ABOUT THIS TASK: Exactly as written, output the lines below starting from the first and ending with the line that contains "#2 【文字調達式実況】テリワンレトロ"; omit pictures.

SUPPLIED DATA:
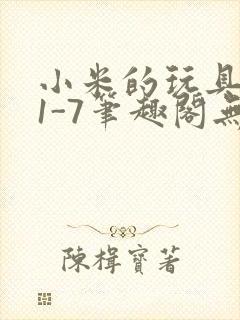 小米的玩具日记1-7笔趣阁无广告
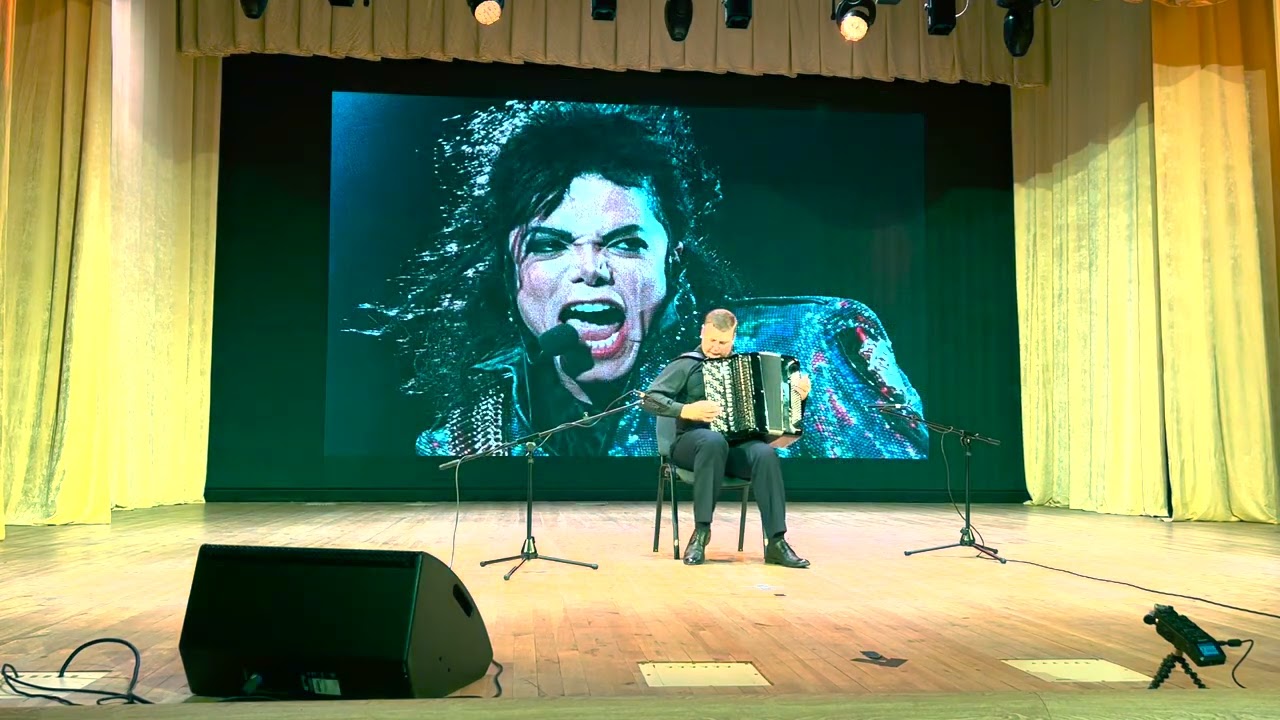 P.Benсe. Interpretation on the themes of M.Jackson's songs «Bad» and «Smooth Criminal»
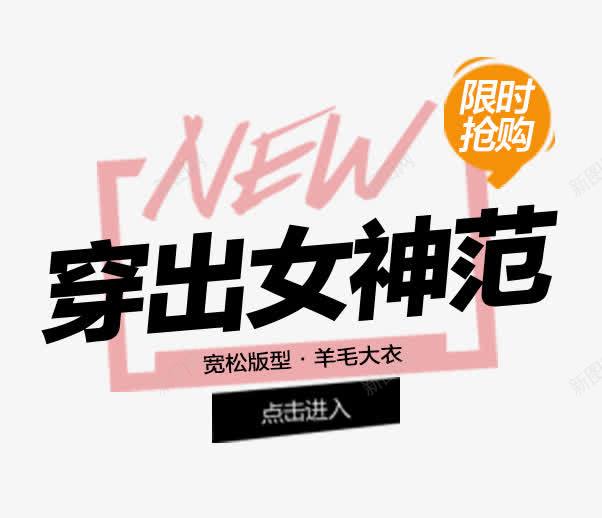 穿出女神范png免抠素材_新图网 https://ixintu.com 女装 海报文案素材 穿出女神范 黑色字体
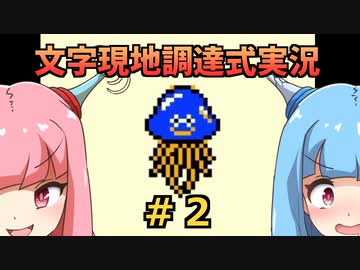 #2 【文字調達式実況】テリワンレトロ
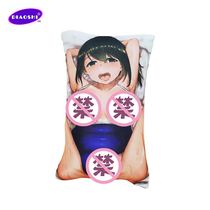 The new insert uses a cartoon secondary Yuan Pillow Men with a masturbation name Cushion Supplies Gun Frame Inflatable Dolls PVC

TASK RESPONSE:
 小米的玩具日记1-7笔趣阁无广告
 P.Benсe. Interpretation on the themes of M.Jackson's songs «Bad» and «Smooth Criminal»
 穿出女神范png免抠素材_新图网 https://ixintu.com 女装 海报文案素材 穿出女神范 黑色字体
 #2 【文字調達式実況】テリワンレトロ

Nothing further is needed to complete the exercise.